TO BE DONE
Set the following entries down again exactly, line by line.

PROVIDED INFORMATION
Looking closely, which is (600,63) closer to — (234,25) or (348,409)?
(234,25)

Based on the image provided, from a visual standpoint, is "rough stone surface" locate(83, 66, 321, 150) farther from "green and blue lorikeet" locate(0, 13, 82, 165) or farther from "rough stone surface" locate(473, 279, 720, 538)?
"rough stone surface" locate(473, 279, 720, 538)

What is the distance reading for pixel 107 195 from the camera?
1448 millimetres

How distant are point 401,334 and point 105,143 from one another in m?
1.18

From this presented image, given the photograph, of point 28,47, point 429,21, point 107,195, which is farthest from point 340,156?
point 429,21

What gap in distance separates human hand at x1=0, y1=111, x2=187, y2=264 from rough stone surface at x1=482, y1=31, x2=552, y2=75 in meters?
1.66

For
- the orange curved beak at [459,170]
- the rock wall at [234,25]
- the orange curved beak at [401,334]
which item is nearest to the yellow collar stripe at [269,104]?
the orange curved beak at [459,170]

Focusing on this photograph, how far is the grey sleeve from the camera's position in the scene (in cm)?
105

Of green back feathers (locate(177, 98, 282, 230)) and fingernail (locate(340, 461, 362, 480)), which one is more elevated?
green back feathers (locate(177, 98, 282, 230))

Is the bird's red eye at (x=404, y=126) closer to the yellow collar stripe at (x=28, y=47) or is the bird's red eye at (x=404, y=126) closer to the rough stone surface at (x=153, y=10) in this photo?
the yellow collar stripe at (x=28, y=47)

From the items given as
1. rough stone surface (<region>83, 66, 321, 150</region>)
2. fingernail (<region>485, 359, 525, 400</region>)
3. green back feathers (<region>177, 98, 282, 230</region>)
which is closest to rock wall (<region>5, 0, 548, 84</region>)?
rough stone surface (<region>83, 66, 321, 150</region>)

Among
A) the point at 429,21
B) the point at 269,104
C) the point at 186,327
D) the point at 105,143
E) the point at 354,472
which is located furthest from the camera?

CORRECT RESPONSE
Looking closely, which is (600,63) closer to — (234,25) or (348,409)?
(234,25)

Based on the image provided, from a visual standpoint, is "rough stone surface" locate(83, 66, 321, 150) farther from "green and blue lorikeet" locate(0, 13, 82, 165) or farther from "rough stone surface" locate(473, 279, 720, 538)?
"rough stone surface" locate(473, 279, 720, 538)

What is the distance reading for pixel 107 195 from the camera?
1448 millimetres

How distant are point 401,334 and point 105,143 from one another in m?
1.18

From this presented image, given the photograph, of point 28,47, point 429,21, point 107,195, which is farthest from point 340,156?
point 429,21

What gap in distance separates human hand at x1=0, y1=111, x2=187, y2=264 from rough stone surface at x1=482, y1=31, x2=552, y2=75 in meters?
1.66

For
- the orange curved beak at [459,170]
- the rock wall at [234,25]
- the orange curved beak at [401,334]
which item is nearest to the yellow collar stripe at [269,104]?
the orange curved beak at [459,170]

Focusing on this photograph, how far is the grey sleeve from the camera's position in the scene (in cm)?
105

Of green back feathers (locate(177, 98, 282, 230)) and fingernail (locate(340, 461, 362, 480)), which one is more elevated?
green back feathers (locate(177, 98, 282, 230))

Is the bird's red eye at (x=404, y=126) closer to the yellow collar stripe at (x=28, y=47) or is the bird's red eye at (x=404, y=126) closer to the rough stone surface at (x=153, y=10) in this photo?
the yellow collar stripe at (x=28, y=47)

From the items given as
1. rough stone surface (<region>83, 66, 321, 150</region>)
2. fingernail (<region>485, 359, 525, 400</region>)
3. green back feathers (<region>177, 98, 282, 230</region>)
which is closest to rock wall (<region>5, 0, 548, 84</region>)?
rough stone surface (<region>83, 66, 321, 150</region>)

Among
A) the point at 429,21
B) the point at 269,104
C) the point at 186,327
D) the point at 105,143
E) the point at 354,472
which is located furthest from the camera?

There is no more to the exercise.